Problem statement. Go through the lines below and count those that contain "frames"; the number is all that should be returned.

Collected data.

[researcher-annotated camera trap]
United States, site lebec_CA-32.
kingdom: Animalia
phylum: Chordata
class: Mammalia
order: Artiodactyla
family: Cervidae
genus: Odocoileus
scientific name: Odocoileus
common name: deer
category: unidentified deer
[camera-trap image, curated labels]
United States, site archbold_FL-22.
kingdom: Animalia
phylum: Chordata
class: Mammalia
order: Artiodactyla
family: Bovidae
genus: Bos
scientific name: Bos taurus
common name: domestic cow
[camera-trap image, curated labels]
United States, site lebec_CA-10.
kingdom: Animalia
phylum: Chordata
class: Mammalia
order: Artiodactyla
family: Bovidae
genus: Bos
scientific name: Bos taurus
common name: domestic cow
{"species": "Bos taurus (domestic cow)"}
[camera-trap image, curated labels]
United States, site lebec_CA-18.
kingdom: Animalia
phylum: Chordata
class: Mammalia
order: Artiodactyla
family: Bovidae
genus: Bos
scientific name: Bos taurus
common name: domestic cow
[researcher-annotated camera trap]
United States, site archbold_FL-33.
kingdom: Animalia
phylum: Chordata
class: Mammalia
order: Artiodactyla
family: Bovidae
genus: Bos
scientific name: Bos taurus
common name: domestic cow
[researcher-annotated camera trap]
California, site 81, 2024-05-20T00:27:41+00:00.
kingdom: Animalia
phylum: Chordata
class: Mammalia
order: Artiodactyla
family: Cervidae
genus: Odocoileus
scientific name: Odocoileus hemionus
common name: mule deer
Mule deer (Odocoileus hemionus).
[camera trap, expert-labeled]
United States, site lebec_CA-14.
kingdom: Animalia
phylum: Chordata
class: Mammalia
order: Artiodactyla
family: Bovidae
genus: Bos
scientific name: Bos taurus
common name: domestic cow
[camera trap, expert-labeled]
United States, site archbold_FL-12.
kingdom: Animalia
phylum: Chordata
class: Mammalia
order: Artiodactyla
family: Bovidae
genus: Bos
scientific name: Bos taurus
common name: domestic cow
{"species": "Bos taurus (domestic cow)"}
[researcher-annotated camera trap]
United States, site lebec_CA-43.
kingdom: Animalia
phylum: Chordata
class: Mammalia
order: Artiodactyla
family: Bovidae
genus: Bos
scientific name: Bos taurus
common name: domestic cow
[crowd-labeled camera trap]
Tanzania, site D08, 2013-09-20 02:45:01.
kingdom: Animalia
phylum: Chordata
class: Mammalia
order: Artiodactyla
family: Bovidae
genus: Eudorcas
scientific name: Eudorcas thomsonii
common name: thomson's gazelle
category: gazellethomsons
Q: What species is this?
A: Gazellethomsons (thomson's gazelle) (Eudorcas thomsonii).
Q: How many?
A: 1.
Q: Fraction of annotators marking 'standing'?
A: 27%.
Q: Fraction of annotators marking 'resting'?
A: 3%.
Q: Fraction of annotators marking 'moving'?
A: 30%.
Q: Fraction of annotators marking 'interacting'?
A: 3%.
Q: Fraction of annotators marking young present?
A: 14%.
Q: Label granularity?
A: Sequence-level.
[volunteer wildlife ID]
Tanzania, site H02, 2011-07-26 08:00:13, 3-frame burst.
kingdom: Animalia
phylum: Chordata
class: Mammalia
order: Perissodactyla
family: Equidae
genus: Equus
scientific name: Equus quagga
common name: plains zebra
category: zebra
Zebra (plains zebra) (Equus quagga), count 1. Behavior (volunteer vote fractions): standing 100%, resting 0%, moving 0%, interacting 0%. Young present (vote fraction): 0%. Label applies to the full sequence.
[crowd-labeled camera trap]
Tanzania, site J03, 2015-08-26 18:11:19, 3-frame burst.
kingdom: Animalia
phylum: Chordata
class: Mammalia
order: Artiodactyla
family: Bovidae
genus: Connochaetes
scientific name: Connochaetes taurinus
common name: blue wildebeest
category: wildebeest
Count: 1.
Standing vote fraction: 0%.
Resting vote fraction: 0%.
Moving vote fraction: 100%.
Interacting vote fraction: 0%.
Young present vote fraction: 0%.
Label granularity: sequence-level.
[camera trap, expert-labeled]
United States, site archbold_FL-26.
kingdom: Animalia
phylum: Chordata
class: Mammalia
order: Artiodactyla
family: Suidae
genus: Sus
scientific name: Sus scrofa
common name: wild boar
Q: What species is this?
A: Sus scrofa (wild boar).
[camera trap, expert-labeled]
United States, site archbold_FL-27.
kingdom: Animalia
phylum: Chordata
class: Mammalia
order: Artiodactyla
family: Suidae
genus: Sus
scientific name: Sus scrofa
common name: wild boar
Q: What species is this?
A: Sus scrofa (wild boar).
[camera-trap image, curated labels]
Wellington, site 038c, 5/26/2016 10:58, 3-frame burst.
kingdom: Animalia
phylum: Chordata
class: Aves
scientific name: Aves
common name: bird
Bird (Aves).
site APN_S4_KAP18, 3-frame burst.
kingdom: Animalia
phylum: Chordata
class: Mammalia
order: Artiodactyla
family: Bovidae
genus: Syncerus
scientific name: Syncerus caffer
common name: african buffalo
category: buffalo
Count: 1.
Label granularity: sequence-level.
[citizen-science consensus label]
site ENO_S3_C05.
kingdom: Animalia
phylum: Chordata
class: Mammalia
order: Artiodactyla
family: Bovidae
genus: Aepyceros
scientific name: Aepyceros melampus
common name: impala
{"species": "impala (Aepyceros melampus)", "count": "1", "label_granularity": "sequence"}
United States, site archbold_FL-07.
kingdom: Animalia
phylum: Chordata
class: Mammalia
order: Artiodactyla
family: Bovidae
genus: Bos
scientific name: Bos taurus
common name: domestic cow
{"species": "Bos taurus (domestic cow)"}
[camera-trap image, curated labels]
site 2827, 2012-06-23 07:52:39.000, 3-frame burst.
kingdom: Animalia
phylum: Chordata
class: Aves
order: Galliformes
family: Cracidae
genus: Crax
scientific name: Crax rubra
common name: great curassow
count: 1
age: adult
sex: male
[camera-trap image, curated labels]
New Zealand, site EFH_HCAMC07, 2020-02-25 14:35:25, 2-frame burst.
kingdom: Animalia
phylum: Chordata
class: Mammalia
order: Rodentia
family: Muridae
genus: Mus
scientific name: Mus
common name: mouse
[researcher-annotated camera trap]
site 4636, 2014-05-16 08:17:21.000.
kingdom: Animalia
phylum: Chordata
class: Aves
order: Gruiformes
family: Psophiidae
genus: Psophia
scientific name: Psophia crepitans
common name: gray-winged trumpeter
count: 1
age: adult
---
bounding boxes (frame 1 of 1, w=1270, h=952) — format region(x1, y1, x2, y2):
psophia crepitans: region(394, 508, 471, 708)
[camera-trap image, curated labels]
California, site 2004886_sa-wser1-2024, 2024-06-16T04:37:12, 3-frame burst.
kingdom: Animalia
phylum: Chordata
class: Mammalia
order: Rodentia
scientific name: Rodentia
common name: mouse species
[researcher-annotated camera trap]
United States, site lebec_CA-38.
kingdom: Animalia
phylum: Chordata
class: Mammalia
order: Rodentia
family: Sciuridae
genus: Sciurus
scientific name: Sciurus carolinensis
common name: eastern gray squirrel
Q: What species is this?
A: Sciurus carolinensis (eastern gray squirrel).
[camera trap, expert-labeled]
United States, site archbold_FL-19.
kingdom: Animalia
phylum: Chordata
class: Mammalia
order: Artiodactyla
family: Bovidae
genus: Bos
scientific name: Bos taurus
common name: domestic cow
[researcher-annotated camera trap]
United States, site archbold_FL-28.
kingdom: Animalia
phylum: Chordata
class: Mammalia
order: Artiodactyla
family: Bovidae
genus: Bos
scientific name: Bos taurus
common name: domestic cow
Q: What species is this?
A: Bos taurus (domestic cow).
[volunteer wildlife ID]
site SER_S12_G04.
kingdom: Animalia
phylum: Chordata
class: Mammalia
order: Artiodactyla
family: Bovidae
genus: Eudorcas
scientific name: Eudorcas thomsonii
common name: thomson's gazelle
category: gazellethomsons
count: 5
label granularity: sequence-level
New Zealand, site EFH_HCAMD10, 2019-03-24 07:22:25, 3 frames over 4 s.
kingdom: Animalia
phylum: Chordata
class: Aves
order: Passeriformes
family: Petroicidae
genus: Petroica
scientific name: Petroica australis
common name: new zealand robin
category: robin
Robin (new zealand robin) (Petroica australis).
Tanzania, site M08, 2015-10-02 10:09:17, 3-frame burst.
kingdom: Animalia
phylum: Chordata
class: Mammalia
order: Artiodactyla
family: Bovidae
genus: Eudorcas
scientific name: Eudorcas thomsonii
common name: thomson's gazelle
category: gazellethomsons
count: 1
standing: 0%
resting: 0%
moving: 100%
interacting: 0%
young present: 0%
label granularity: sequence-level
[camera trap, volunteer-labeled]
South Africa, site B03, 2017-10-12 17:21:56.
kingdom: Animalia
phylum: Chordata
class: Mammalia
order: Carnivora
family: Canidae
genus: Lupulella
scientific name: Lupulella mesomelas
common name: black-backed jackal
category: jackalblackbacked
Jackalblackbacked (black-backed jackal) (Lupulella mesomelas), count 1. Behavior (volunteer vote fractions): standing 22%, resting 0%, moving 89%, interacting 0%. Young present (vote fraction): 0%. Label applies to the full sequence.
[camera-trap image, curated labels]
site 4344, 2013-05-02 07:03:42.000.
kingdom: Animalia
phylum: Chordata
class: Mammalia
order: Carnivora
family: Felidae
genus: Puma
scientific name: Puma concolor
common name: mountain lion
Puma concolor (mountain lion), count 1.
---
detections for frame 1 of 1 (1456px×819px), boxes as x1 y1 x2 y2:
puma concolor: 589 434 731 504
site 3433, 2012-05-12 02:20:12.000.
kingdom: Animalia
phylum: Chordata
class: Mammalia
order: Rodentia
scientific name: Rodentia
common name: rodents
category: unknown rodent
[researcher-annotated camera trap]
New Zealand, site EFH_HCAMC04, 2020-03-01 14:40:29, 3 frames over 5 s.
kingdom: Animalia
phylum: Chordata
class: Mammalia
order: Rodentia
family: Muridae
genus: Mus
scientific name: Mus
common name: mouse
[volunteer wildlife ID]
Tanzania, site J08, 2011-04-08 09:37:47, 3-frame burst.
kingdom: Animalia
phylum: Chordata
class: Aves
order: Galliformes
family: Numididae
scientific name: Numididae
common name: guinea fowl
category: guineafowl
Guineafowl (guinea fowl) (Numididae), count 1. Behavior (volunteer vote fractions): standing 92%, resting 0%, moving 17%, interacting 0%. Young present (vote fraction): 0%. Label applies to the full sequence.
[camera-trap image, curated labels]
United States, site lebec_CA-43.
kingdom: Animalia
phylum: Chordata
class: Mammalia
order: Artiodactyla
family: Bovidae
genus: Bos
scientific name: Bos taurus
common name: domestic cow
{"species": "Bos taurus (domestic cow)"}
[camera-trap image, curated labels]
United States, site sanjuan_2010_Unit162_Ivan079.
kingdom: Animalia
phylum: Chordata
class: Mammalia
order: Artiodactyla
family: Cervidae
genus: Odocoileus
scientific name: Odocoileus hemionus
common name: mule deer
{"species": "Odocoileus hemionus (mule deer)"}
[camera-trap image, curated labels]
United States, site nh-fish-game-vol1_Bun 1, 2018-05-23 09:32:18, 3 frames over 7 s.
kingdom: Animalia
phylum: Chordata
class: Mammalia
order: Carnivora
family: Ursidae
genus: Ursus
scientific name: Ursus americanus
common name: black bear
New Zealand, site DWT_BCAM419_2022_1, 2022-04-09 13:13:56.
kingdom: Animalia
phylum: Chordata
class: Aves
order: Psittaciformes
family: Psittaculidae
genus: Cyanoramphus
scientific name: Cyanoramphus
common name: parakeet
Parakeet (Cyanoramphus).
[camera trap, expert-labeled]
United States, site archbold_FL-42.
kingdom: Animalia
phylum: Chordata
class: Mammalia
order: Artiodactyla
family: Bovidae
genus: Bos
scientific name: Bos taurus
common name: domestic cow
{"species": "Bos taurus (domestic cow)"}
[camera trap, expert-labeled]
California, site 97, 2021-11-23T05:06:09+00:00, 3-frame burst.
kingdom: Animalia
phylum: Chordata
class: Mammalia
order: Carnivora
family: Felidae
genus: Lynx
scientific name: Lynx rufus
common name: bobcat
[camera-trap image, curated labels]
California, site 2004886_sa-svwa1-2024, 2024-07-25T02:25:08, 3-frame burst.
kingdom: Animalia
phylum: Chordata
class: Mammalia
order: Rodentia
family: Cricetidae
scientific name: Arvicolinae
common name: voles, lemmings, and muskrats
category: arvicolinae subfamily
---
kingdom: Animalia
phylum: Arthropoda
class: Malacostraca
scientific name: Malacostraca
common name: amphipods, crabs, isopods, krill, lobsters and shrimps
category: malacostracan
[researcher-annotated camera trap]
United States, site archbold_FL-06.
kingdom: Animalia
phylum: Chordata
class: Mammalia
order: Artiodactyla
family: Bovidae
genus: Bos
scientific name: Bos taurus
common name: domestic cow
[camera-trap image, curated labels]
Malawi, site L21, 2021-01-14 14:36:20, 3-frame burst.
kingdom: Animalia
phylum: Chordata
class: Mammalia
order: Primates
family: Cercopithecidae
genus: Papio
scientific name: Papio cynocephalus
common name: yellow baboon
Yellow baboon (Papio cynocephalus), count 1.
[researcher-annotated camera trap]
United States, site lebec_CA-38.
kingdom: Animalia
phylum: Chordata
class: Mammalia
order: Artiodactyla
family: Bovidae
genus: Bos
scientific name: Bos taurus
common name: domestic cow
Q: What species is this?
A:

Solved exercise. 3